LISTE DES TÂCHES:
1. Selon l'article consacré à Karla Avelar, combien de fois a-t-elle déménagé l'année dernière ?
2. Rédigez la suite de l'article consacré à Karla Avelar, en reprenant après sa dernière phrase.

EXTRAIT PRÉSENTÉ:
Malgré les menaces qui l'ont contrainte à fuir son foyer, une militante s'insurge contre les violences dirigées contre les personnes lesbiennes, gays, bisexuelles, transgenres et intersexe.
2 Décembre 2016 Egalement disponible ici :
Karla Avelar a été forcée de déménager quatre fois l'année dernière.

Après avoir survécu à trois tentatives d'assassinat, Karla Avelar, une militante transgenre, change sans arrêt de logement pour tenter d'échapper à la prochaine tentative. Elle a déménagé quatre fois l'an dernier seulement après avoir été menacée au téléphone, en ligne et par écrit.


« J'ai survécu à trois tentatives d'assassinat, mais je ne pense pas que je survivrai à la quatrième, » déclare Karla Avelar, 38 ans, en montrant son corps couvert de cicatrices de blessures par balle et de coups de couteau.

Elle raconte qu'elle ne peut pas compter sur la protection de la police, car les agents salvadoriens prennent rarement au sérieux les attaques perpétrées contre les transgenres. Les forces de l'ordre sont aussi submergées dans ce pays qui a le plus fort taux d'homicide du monde occidental, avec plus de 6000 homicides l'an dernier dans un pays qui compte juste six millions d'habitants. Comme si cela ne suffisait pas, Karla vit avec le VIH.

Malgré les menaces permanentes, elle continue pourtant de se battre, pas seulement pour sa propre vie, mais aussi pour ceux qui vivent une situation semblable à la sienne : elle dirige un groupe militant, l'Association pour la communication et la formation des Trans, connue en espagnol sous l'acronyme COMCAVIS. Son histoire et sa quête illustrent la gravité des problèmes auxquels les LGBTI (lesbiennes, gays, bisexuels, transgenres et intersexe) sont confrontés au Salvador, poussant nombre d'entre eux à fuir pour survivre.

« J'ai survécu à trois tentatives d'assassinat, mais je ne pense pas que je survivrai à la quatrième. »

DONNÉES FOURNIES:
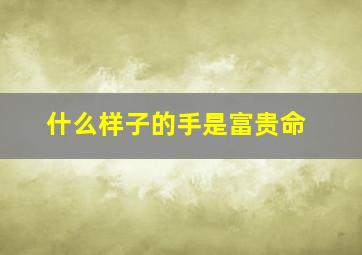 什么样子的手是富贵命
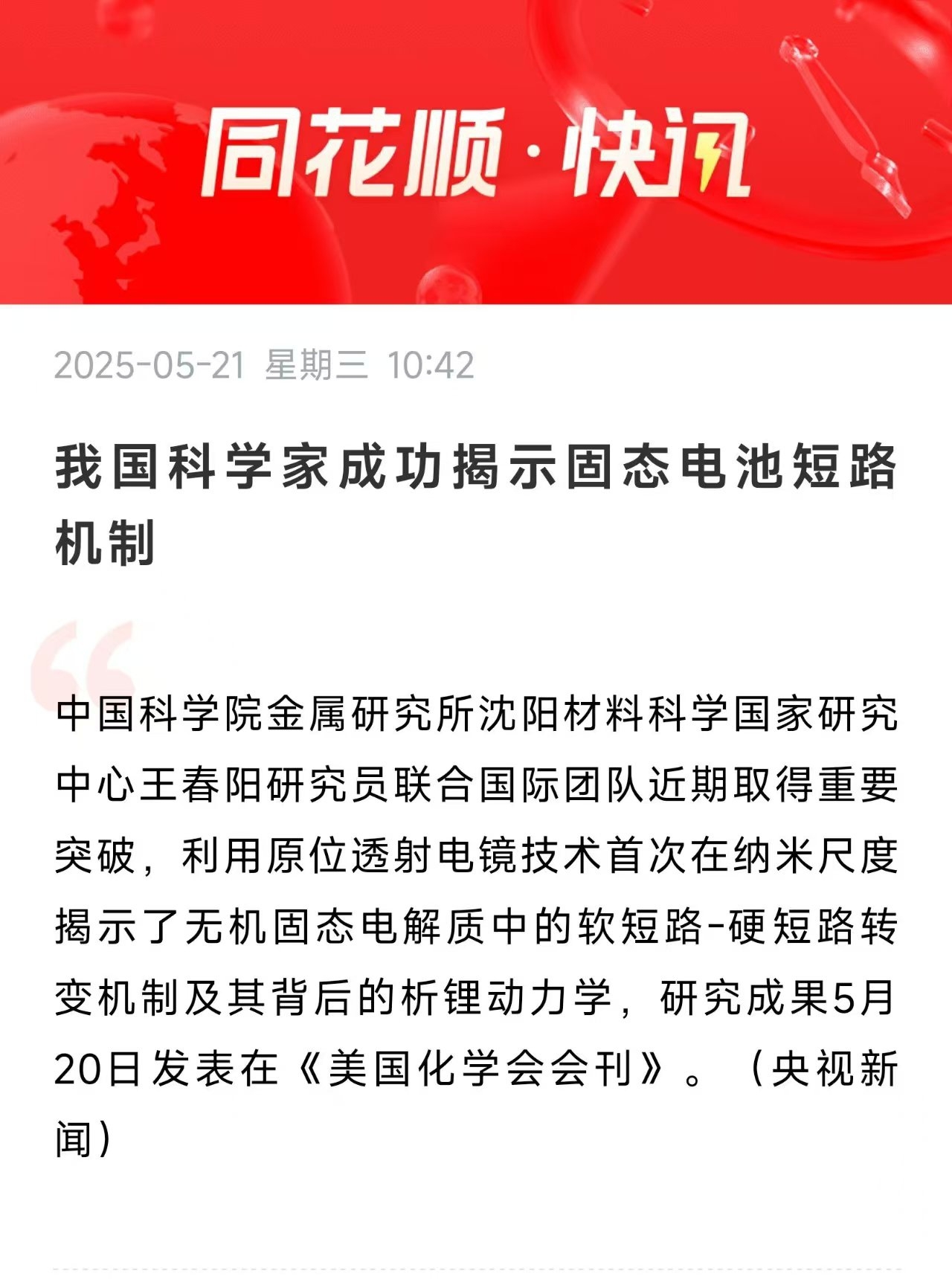 同花顺·快讯

2025-05-21 星期三 10:42

我国科学家成功揭示固态电池短路机制

中国科学院金属研究所沈阳材料科学国家研究中心王春阳研究员联合国际团队近期取得重要突破，利用原位透射电镜技术首次在纳米尺度揭示了无机固态电解质中的软短路-硬短路转变机制及其背后的析锂动力学，研究成果5月20日发表在《美国化学会会刊》。（央视新闻）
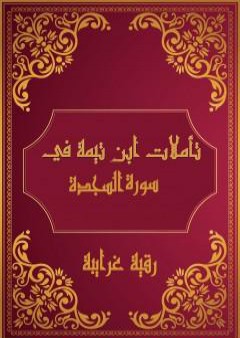 تأملات ابن تيمة في سورة السجدة

رقية غرايبة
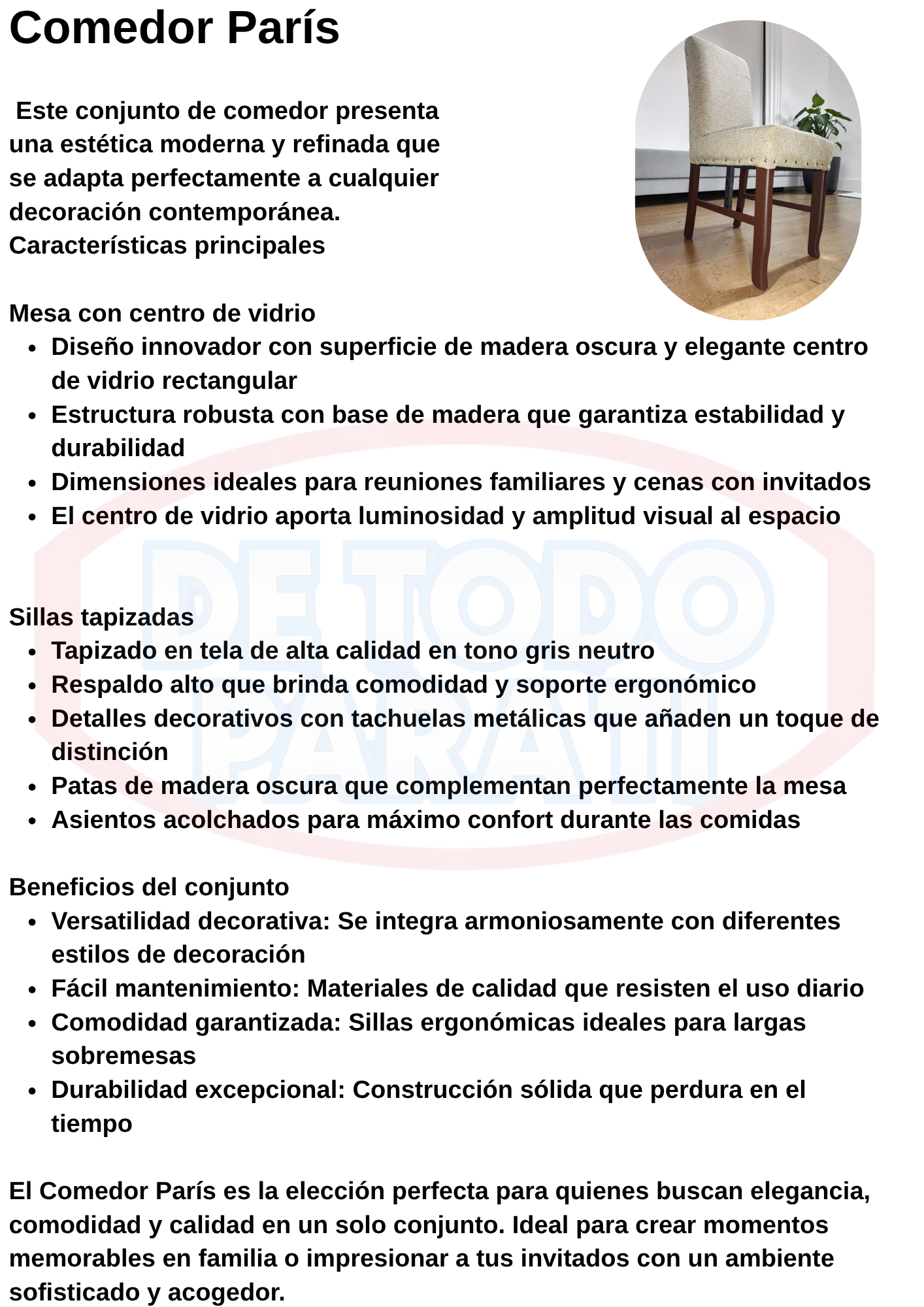 Comedor París

Este conjunto de comedor presenta una estética moderna y refinada que se adapta perfectamente a cualquier decoración contemporánea.
Características principales

Mesa con centro de vidrio
- Diseño innovador con superficie de madera oscura y elegante centro de vidrio rectangular
- Estructura robusta con base de madera que garantiza estabilidad y durabilidad
- Dimensiones ideales para reuniones familiares y cenas con invitados
- El centro de vidrio aporta luminosidad y amplitud visual al espacio

DE TODO PARA TI

Sillas tapizadas
- Tapizado en tela de alta calidad en tono gris neutro
- Respaldo alto que brinda comodidad y soporte ergonómico
- Detalles decorativos con tachuelas metálicas que añaden un toque de distinción
- Patas de madera oscura que complementan perfectamente la mesa
- Asientos acolchados para máximo confort durante las comidas

Beneficios del conjunto
- Versatilidad decorativa: Se integra armoniosamente con diferentes estilos de decoración
- Fácil mantenimiento: Materiales de calidad que resisten el uso diario
- Comodidad garantizada: Sillas ergonómicas ideales para largas sobremesas
- Durabilidad excepcional: Construcción sólida que perdura en el tiempo

El Comedor París es la elección perfecta para quienes buscan elegancia, comodidad y calidad en un solo conjunto. Ideal para crear momentos memorables en familia o impresionar a tus invitados con un ambiente sofisticado y acogedor.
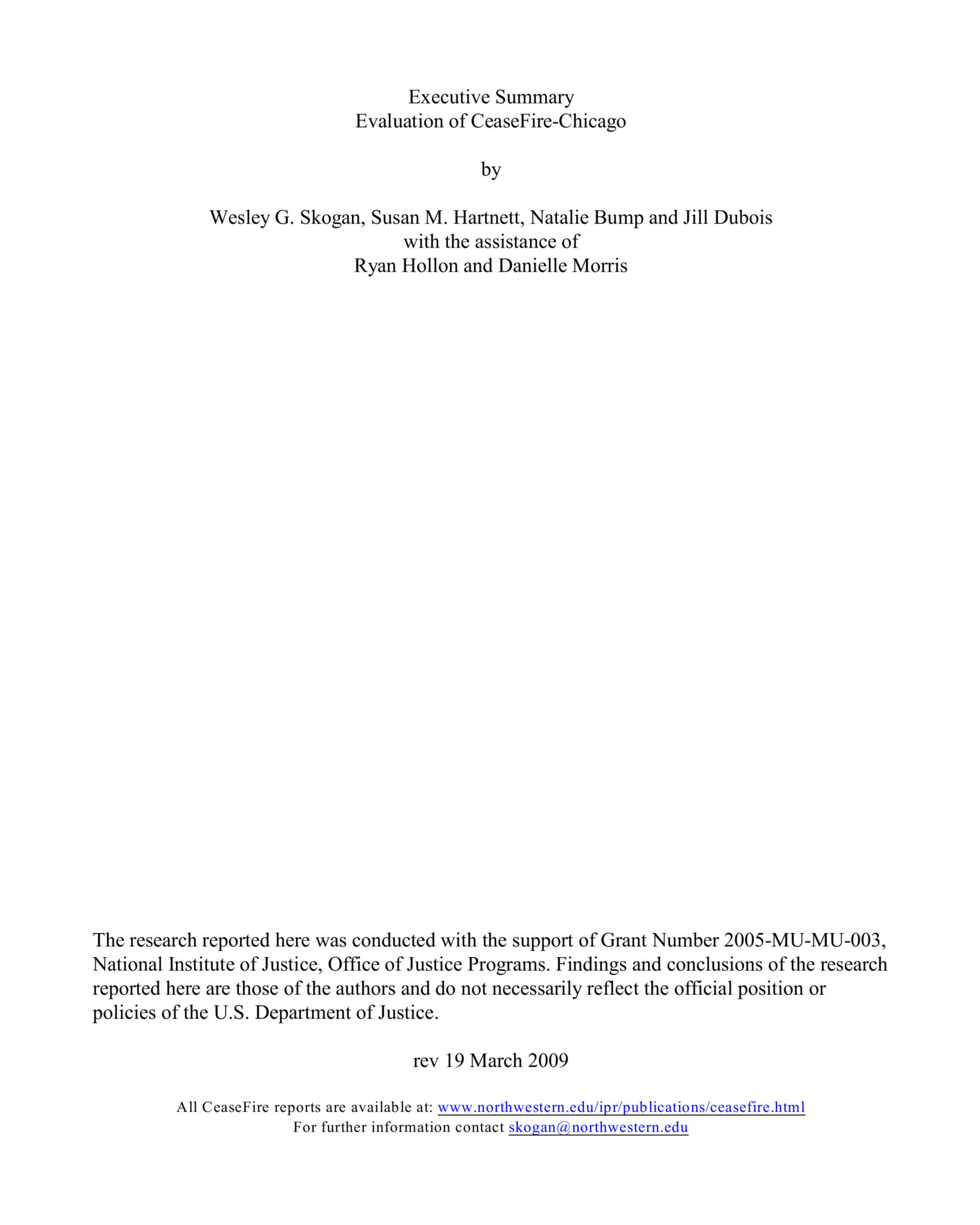 Executive Summary
Evaluation of CeaseFire-Chicago

by

Wesley G. Skogan, Susan M. Hartnett, Natalie Bump and Jill Dubois
with the assistance of
Ryan Hollon and Danielle Morris

The research reported here was conducted with the support of Grant Number 2005-MU-MU-003, National Institute of Justice, Office of Justice Programs. Findings and conclusions of the research reported here are those of the authors and do not necessarily reflect the official position or policies of the U.S. Department of Justice.

rev 19 March 2009

All CeaseFire reports are available at: www.northwestern.edu/ipr/publications/ceasefire.html
For further information contact skogan@northwestern.edu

RÉSULTATS:
1. Quatre fois.

2.
Dans cette région qui a une longue histoire d'homophobie, les LGBTI, et surtout les femmes transgenres plus repérables, sont la cible d'attaques perpétrées par des individus animés par la haine. Les LGBTI sont aussi victimes des exactions d’un gang sanguinaire appelé Mara Salvatrucha. Ces violences contraignent nombre d'entre eux, comme Karla Avelar, à fuir leurs foyers, à changer sans cesse d'endroit ou à chercher asile dans un autre pays.

« Il y a énormément de LGBTI qui tentent de fuir pour trouver un endroit sûr où vivre à l'abri des persécutions que leur vaut leur orientation sexuelle, » explique Elisa Carlaccini, qui dirige le bureau du HCR, l'Agence des Nations Unies pour les réfugiés, au Salvador.

Karla Avelar était une adolescente en 1992 quand elle a échappé à la première tentative d'assassinat, après toute une vague de meurtres de femmes transgenres, des crimes haineux alors attribués à un tueur en série. Elle a réussi à désarmer son assaillant qui avait pointé sur elle un calibre 45, mais il a sorti un second revolver et a tiré neuf fois sur elle. Un garde de sécurité a trouvé son corps criblé de balles en pleine rue. « J'ai eu de la chance, » dit-elle.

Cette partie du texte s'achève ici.